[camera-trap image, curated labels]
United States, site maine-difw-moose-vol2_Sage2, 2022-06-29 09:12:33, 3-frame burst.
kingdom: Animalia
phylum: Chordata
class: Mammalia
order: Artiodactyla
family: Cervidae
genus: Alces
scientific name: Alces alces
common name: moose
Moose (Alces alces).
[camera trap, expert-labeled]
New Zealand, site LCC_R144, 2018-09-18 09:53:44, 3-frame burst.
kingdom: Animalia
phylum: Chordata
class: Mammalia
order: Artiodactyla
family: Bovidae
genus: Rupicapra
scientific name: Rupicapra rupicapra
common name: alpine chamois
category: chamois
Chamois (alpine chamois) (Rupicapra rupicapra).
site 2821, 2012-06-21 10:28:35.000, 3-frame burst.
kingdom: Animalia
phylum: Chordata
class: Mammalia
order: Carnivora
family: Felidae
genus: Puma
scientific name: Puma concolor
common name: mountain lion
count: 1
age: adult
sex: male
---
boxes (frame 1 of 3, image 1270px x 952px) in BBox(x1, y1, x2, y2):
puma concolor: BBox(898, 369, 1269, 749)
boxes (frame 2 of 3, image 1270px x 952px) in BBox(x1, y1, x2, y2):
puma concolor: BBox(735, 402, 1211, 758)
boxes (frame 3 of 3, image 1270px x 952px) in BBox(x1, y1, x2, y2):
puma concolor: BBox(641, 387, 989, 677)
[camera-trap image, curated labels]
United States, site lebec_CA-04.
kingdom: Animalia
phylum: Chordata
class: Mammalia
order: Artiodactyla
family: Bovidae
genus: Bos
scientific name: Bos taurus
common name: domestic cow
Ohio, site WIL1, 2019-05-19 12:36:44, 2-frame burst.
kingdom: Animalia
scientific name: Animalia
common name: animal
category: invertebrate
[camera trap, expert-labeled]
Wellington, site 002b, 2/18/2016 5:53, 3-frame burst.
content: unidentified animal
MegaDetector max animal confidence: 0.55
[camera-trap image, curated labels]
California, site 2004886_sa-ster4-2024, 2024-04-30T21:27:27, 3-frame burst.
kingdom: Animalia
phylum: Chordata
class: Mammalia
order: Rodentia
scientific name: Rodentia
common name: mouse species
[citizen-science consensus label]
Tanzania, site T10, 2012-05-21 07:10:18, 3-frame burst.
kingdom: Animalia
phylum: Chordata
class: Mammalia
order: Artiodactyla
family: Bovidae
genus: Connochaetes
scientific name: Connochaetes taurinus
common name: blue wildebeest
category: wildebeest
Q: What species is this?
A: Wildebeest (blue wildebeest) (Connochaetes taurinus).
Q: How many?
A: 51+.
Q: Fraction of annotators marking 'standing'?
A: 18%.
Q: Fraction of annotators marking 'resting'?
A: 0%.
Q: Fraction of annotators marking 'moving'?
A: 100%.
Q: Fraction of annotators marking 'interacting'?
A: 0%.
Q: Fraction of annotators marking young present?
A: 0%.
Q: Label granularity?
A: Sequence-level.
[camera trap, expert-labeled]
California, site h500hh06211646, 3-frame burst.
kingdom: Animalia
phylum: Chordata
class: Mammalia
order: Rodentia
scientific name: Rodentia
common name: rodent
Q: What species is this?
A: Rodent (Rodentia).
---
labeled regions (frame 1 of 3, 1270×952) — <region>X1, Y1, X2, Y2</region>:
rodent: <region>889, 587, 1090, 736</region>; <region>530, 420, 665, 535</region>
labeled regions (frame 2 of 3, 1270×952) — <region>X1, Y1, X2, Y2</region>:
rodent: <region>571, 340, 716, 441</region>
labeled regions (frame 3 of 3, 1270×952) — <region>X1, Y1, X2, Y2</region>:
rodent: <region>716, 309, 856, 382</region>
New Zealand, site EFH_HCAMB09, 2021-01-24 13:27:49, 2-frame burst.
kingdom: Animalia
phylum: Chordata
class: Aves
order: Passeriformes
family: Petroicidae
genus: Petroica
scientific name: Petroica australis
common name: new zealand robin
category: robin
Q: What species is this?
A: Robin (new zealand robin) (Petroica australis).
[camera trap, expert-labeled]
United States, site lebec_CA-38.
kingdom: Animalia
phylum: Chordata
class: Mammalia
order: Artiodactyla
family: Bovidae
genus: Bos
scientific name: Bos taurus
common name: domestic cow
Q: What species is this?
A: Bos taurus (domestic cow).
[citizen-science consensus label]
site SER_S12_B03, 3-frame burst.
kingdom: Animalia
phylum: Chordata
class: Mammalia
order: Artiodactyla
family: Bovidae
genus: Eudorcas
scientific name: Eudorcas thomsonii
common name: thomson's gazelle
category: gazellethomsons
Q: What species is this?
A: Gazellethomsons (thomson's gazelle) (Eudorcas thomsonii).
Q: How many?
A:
————————
Activity - Your answer should hold only the lines from the one with "Q: Label granularity?" through the end of the listing above, both ends included, written out exactly.

Response -
Q: Label granularity?
A: Sequence-level.
[camera trap, expert-labeled]
California, site h500hh06211646, 3-frame burst.
kingdom: Animalia
phylum: Chordata
class: Mammalia
order: Rodentia
scientific name: Rodentia
common name: rodent
Q: What species is this?
A: Rodent (Rodentia).
---
labeled regions (frame 1 of 3, 1270×952) — <region>X1, Y1, X2, Y2</region>:
rodent: <region>889, 587, 1090, 736</region>; <region>530, 420, 665, 535</region>
labeled regions (frame 2 of 3, 1270×952) — <region>X1, Y1, X2, Y2</region>:
rodent: <region>571, 340, 716, 441</region>
labeled regions (frame 3 of 3, 1270×952) — <region>X1, Y1, X2, Y2</region>:
rodent: <region>716, 309, 856, 382</region>
New Zealand, site EFH_HCAMB09, 2021-01-24 13:27:49, 2-frame burst.
kingdom: Animalia
phylum: Chordata
class: Aves
order: Passeriformes
family: Petroicidae
genus: Petroica
scientific name: Petroica australis
common name: new zealand robin
category: robin
Q: What species is this?
A: Robin (new zealand robin) (Petroica australis).
[camera trap, expert-labeled]
United States, site lebec_CA-38.
kingdom: Animalia
phylum: Chordata
class: Mammalia
order: Artiodactyla
family: Bovidae
genus: Bos
scientific name: Bos taurus
common name: domestic cow
Q: What species is this?
A: Bos taurus (domestic cow).
[citizen-science consensus label]
site SER_S12_B03, 3-frame burst.
kingdom: Animalia
phylum: Chordata
class: Mammalia
order: Artiodactyla
family: Bovidae
genus: Eudorcas
scientific name: Eudorcas thomsonii
common name: thomson's gazelle
category: gazellethomsons
Q: What species is this?
A: Gazellethomsons (thomson's gazelle) (Eudorcas thomsonii).
Q: How many?
A:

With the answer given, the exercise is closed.